Type-I Error Control:
- The method achieved strong calibration across most benchmarks.
- In 6 out of 11 datasets, Type-I error was $\le 0.03$ (at $\alpha=0.05$ ).
- Limitation: Slightly elevated Type-I error was observed in "Correlated Linear" (0.10) and "Weak Signal" (0.07) settings. The authors attribute this to imperfect approximation of the conditional distribution $p(X_j \mid X_{-j})$ by TabPFN in sparse or highly complex scenarios, which violates the exchangeability assumption.
Statistical Power:
- The method demonstrated perfect power (1.00) in 8 out of 11 datasets (including Linear Sparse, Linear Dense, and Friedman 1).
- Power decreased in complex nonlinear interactions (Friedman 2: 0.60, Friedman 3: 0.40) and the "Conditional Null" scenario (0.00, correctly identifying no relevance).
Calibration: Empirical Cumulative Distribution Functions (ECDFs) and Quantile-Quantile (QQ) plots confirmed that $p$ -values for irrelevant features closely follow the Uniform(0, 1) distribution, while relevant features concentrate near zero.

5. Significance and Conclusion

This work bridges the gap between the flexibility of modern machine learning and the rigor of classical statistical inference.
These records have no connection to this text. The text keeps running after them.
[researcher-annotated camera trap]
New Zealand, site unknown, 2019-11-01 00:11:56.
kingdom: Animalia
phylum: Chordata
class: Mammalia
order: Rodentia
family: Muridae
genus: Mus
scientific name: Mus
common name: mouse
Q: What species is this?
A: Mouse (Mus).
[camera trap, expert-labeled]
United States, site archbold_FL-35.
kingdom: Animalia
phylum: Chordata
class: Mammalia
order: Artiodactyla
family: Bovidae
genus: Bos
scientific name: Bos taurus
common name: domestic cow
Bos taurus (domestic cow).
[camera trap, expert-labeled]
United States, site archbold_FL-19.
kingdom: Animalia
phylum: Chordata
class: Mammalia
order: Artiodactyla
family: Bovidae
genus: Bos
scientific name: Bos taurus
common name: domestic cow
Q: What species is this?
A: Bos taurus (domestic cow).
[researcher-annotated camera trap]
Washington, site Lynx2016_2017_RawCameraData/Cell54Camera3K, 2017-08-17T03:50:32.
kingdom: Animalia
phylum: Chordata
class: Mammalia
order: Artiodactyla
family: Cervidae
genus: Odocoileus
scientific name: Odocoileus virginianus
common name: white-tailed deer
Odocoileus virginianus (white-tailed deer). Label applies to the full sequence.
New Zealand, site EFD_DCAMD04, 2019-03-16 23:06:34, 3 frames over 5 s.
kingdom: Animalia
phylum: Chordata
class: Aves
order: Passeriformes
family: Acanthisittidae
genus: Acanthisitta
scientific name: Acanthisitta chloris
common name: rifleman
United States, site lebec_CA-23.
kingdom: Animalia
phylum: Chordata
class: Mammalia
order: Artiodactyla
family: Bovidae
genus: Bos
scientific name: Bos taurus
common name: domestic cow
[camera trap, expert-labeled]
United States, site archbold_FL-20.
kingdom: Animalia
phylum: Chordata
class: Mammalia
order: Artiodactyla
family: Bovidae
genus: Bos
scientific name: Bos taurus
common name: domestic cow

Practical Impact: It offers a practical tool for feature selection and interpretation in high-stakes domains (medicine, economics) where valid $p$ -values are required but data is often small, nonlinear, and correlated.
Theoretical Contribution: It validates the use of foundation models not just for prediction, but as probabilistic engines for generating valid null distributions in hypothesis testing.
Future Directions: The authors suggest future work on scaling to very large datasets (beyond TabPFN's current context window), integrating with causal inference frameworks (DAGs), and developing diagnostics to detect when the conditional modeling quality is insufficient.

In summary, the paper establishes that TabPFN-based CRT is a robust, finite-sample valid method for feature-level hypothesis testing, effectively solving the "black-box" inference problem for tabular data.